◆ **AIM OF THE EXERCISE**: In the records below, some lines hold the word "frames". Copy each of those lines.

------------------------

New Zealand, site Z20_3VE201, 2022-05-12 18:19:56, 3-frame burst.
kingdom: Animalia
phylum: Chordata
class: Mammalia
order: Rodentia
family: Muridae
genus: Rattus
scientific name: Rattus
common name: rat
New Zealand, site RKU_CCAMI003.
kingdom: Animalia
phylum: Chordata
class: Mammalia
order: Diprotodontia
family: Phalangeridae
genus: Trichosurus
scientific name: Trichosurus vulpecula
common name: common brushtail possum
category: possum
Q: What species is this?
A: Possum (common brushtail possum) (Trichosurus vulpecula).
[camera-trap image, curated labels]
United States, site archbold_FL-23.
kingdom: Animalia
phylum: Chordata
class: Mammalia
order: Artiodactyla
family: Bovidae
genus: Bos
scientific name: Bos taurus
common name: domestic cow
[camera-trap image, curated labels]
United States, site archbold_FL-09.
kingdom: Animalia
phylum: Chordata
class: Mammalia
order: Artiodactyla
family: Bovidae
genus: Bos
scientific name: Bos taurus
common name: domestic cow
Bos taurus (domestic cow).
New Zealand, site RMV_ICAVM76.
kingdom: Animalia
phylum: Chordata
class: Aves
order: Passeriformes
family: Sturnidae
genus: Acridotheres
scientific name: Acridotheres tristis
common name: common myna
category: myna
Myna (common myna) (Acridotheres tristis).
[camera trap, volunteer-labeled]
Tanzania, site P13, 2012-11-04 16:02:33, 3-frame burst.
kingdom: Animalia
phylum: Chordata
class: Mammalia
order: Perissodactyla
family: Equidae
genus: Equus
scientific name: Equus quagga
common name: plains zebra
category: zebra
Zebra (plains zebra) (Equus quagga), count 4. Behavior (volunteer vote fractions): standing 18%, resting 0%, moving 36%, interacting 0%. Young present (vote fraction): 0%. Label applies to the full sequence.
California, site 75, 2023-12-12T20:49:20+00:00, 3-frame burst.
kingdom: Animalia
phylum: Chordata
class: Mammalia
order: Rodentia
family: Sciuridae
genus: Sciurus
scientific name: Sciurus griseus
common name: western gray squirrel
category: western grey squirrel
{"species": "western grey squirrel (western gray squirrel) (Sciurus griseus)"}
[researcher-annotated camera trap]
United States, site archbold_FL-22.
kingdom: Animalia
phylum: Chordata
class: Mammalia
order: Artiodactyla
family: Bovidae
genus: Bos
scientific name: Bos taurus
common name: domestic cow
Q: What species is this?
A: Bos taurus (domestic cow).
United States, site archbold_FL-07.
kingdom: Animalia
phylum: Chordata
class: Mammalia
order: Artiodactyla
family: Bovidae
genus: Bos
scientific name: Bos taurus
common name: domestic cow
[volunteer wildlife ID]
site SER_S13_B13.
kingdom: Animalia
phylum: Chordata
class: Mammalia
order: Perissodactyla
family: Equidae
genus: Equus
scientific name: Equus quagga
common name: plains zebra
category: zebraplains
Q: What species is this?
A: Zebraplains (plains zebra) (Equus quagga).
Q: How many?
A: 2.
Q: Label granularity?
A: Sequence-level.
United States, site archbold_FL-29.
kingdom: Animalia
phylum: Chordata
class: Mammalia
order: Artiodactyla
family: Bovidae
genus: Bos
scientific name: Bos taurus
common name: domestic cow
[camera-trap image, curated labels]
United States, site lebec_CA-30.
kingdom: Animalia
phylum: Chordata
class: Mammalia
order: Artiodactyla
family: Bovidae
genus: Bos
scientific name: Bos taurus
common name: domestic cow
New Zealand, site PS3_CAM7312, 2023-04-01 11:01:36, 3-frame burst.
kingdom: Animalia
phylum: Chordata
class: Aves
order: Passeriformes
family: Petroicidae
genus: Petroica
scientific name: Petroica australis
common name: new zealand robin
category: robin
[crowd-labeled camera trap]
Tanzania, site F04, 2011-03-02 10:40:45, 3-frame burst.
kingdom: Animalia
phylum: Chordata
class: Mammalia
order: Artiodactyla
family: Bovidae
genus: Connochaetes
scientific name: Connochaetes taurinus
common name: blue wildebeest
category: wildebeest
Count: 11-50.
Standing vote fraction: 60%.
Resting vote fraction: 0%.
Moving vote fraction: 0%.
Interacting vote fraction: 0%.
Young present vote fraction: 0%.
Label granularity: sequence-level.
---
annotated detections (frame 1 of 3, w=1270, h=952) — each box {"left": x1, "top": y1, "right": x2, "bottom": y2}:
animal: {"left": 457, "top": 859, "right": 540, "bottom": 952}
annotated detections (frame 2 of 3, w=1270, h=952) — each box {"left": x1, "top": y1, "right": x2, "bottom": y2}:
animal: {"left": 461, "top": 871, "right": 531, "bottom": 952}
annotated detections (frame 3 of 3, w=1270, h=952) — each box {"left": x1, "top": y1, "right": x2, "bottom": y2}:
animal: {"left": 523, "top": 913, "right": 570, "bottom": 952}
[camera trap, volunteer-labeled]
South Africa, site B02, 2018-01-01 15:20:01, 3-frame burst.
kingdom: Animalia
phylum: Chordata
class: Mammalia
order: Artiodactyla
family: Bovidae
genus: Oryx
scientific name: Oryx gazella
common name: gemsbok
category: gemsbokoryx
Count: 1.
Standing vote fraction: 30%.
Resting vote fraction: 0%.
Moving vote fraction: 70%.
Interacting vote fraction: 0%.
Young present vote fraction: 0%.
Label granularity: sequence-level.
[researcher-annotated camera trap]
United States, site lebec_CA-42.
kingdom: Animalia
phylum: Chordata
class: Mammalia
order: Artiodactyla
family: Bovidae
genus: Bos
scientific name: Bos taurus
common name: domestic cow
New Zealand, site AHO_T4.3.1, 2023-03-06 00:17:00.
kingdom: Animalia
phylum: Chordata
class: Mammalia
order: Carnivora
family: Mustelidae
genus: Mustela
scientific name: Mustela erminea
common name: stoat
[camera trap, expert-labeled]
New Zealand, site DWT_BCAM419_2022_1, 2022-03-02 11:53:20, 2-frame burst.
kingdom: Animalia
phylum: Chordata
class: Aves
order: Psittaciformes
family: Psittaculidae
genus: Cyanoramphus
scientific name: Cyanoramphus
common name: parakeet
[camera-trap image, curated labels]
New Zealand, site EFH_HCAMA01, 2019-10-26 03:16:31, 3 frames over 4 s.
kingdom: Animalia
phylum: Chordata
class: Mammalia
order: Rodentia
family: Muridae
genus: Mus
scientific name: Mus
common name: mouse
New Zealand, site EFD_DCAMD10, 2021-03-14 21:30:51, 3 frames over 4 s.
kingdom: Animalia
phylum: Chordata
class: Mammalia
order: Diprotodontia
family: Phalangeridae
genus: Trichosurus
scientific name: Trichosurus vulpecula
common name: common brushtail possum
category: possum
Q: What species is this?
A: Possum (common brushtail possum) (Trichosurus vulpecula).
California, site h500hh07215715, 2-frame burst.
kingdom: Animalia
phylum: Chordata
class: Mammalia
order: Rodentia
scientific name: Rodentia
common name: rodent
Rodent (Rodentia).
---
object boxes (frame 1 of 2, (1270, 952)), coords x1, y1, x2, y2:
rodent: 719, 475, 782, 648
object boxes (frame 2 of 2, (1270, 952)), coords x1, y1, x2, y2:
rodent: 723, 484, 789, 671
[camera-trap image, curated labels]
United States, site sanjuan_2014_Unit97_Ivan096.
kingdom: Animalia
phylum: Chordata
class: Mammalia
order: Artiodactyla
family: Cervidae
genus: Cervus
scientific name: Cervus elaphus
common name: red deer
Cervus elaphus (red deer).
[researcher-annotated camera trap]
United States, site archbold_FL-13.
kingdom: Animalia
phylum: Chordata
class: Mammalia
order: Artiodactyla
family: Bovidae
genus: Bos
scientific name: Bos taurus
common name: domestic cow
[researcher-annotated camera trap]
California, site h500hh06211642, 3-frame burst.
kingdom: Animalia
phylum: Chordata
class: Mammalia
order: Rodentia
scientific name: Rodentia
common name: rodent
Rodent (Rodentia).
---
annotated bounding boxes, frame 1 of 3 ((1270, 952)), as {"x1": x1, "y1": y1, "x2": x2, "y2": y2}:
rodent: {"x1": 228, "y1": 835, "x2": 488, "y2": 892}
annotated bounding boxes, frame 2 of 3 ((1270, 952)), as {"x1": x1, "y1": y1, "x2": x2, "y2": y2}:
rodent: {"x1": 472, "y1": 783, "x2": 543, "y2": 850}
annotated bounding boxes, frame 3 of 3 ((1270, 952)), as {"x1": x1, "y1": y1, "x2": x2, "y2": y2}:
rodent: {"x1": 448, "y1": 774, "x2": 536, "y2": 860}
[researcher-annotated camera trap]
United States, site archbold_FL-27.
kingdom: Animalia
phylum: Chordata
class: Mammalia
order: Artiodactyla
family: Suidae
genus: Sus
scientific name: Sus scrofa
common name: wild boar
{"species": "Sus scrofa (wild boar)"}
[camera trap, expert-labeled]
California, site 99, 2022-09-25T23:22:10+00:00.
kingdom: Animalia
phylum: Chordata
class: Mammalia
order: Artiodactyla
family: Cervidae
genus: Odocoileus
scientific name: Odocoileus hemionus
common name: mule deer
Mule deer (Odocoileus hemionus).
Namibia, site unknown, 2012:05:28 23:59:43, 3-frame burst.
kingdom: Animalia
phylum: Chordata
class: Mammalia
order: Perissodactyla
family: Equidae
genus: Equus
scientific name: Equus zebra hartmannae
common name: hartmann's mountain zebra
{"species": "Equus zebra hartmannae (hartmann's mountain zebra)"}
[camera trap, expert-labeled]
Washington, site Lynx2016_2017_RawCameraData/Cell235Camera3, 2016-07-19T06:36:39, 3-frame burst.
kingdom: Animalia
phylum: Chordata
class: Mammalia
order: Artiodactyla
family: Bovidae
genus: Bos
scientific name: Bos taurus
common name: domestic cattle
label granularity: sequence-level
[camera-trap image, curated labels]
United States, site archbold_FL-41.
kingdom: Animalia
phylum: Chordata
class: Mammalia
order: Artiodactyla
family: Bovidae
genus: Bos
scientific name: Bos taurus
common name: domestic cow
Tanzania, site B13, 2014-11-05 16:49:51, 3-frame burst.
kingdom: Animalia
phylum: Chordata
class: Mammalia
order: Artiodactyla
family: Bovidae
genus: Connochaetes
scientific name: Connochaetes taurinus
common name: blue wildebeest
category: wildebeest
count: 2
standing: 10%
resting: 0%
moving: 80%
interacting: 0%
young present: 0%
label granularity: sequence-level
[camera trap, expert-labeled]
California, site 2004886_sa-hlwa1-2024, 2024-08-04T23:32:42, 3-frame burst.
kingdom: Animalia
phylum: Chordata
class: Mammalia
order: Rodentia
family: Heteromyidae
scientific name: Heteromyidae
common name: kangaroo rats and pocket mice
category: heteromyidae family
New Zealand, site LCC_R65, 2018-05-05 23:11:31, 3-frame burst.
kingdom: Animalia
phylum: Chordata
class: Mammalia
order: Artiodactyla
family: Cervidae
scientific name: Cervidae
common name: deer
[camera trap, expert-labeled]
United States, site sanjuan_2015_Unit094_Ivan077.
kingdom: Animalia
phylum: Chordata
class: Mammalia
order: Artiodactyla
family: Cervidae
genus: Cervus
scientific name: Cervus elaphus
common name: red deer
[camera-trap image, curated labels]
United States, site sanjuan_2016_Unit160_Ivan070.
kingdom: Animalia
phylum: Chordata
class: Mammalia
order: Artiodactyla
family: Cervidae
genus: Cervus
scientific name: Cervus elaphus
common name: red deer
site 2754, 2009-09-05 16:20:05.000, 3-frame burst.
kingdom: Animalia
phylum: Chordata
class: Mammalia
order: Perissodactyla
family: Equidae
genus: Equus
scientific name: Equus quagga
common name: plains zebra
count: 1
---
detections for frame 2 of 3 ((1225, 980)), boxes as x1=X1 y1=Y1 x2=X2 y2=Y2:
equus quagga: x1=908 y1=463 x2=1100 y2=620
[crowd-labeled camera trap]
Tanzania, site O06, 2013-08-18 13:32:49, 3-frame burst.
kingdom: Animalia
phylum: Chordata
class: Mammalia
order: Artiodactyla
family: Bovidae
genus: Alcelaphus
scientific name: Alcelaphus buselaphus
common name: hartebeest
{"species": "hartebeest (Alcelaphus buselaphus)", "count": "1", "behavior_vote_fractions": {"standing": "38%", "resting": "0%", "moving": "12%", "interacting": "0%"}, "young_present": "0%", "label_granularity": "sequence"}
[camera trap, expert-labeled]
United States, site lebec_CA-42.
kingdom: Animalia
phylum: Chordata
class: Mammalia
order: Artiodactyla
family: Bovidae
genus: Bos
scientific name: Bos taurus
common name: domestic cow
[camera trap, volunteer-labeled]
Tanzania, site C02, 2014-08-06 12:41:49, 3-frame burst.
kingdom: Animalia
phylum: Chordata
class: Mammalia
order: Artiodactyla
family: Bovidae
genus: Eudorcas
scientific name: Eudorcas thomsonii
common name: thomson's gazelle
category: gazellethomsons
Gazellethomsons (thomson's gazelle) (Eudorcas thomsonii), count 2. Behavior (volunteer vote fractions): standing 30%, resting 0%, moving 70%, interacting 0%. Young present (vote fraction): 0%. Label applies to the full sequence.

------------------------

◆ **REPLY**:
New Zealand, site EFH_HCAMA01, 2019-10-26 03:16:31, 3 frames over 4 s.
New Zealand, site EFD_DCAMD10, 2021-03-14 21:30:51, 3 frames over 4 s.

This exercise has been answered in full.